Sage Chandler, senior director for international trade at the Consumer Electronics Association, said the CEA views the three trade pacts and the Trans-Pacific Partnership currently under negotiation “as one vital step in reaching the larger goal of multilateral trade liberalization.” According to Chandler, the tariff cuts built into FTAs are particularly critical to promoting U.S. exports of consumer electronics because the industry is highly competitive, efficient and globally integrated. “These factors, coupled with the large investment needed to manufacture CE products, result in CE products often having narrow profit margins,” Chandler said.

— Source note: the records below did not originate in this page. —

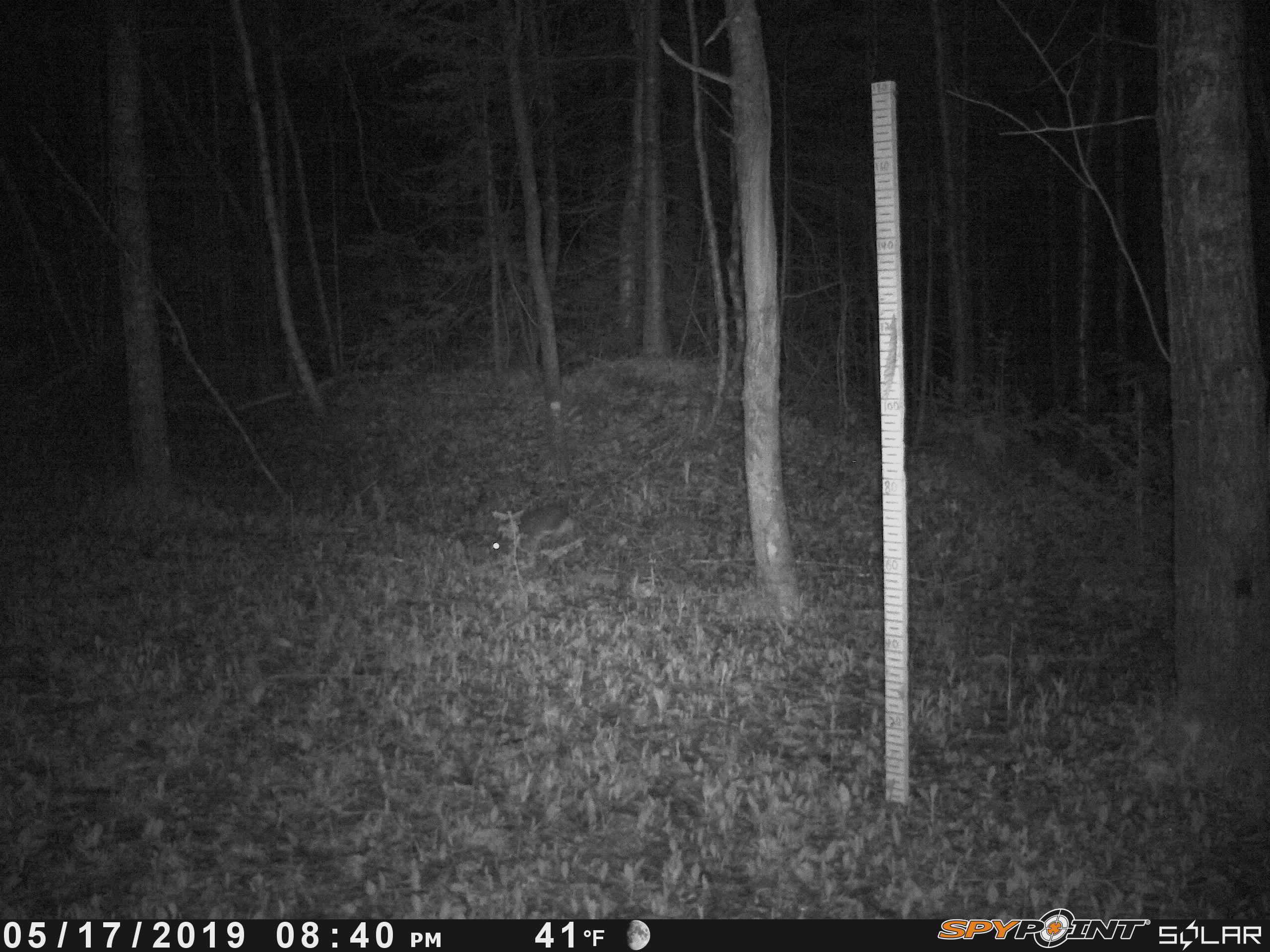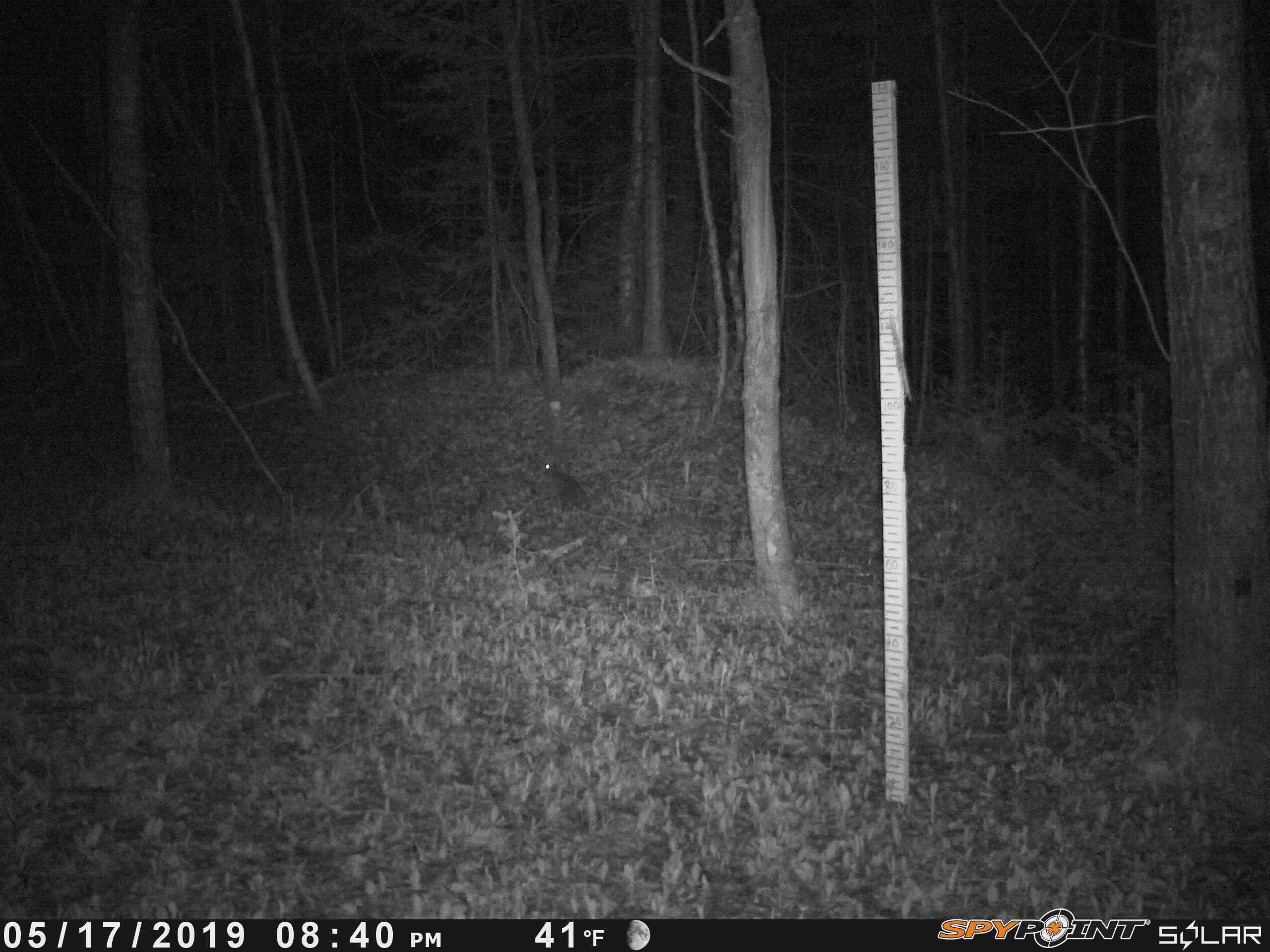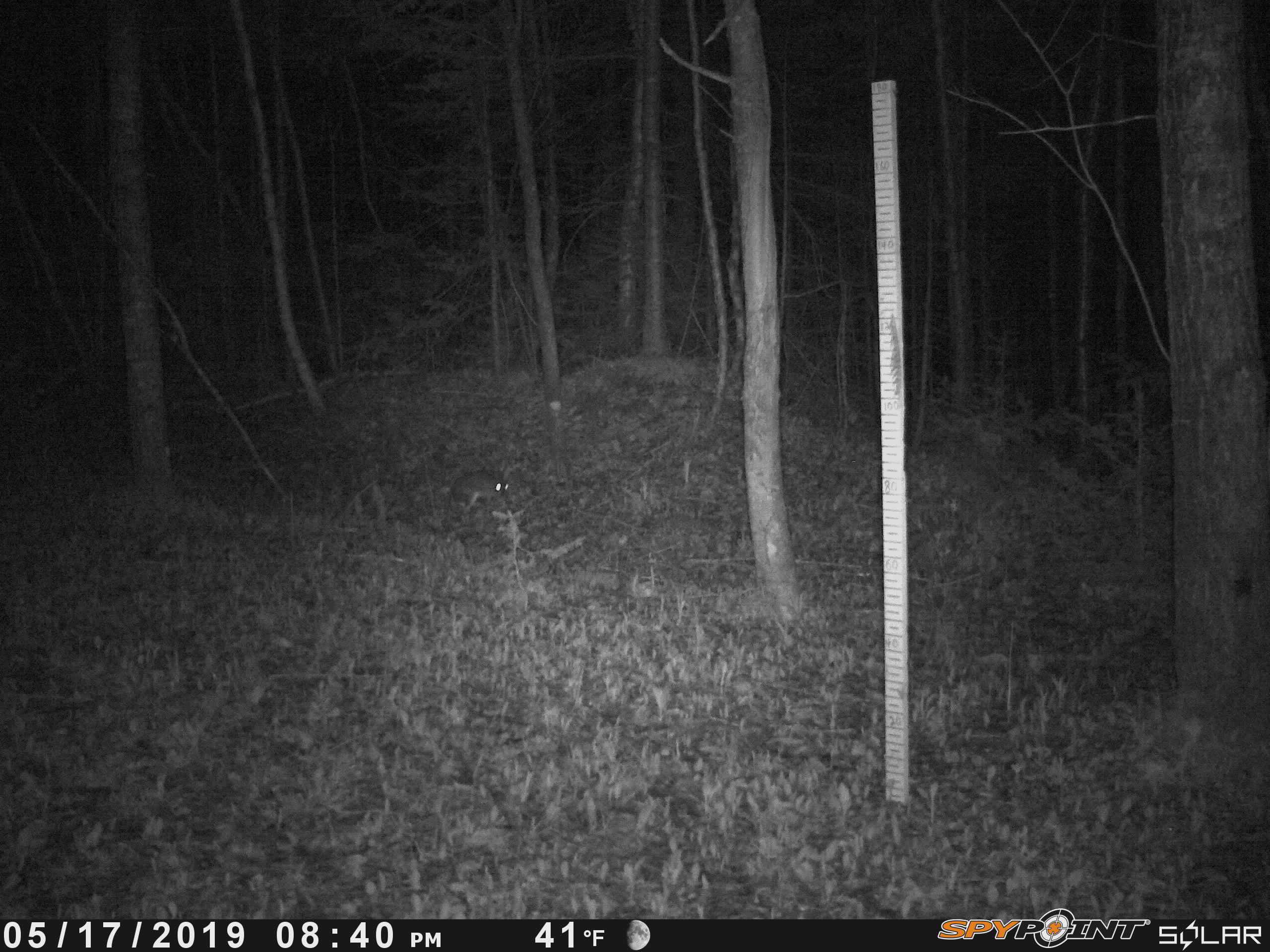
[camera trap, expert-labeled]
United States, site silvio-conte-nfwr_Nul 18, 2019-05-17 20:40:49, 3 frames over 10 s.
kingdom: Animalia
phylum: Chordata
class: Mammalia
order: Lagomorpha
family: Leporidae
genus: Lepus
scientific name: Lepus americanus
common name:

Without a multilateral agreement to reduce worldwide tariffs on consumer electronics, “small price changes resulting from duty savings stemming from free trade agreements can have the effect of shifting quantities of products demanded to those products produced by favored manufacturers” in countries that benefit by participating in an FTA, Chandler said. “Lowering barriers on a reciprocal basis will have a positive effect in terms of maximizing areas in which the U.S. consumer electronics industry has competitive edges,” such as in the production of high technology parts, research and development, design, and the launching of new products.
Although Korean manufacturers of electronic appliances — including flat-panel TVs, smartphones and personal computers — will enjoy rising export volumes to the U.S., U.S. exporters of specialized electronics products also will enjoy rising export volumes to Korea. Over the next 15 years, Korea’s annual exports to the U.S. in the sector are expected increase by $161 million while U.S. exports to Korea in the sector will grow $145 million, according to the Korea Electronics Association. The CEA said several categories of U.S.-made consumer electronics and equipment are on the list of leading U.S. exports of goods to Korea, including semiconductors, industrial machinery, telecommunications equipment and electrical machinery. In anticipation of the new agreement, U.S. imports of Korean consumer electronics and other products grew rapidly in 2011.
According to the CEA, most opportunities for U.S. export growth will be in specialized products where innovation is driving the market, such as smartphones, touch-screen handsets, and 3D high-definition monitors. Overall Korean output of computing devices, mobile handsets and audiovisual products amounted to $12.7 billion in 2010, and is expected to increase to $12.9 billion by 2014, the group said.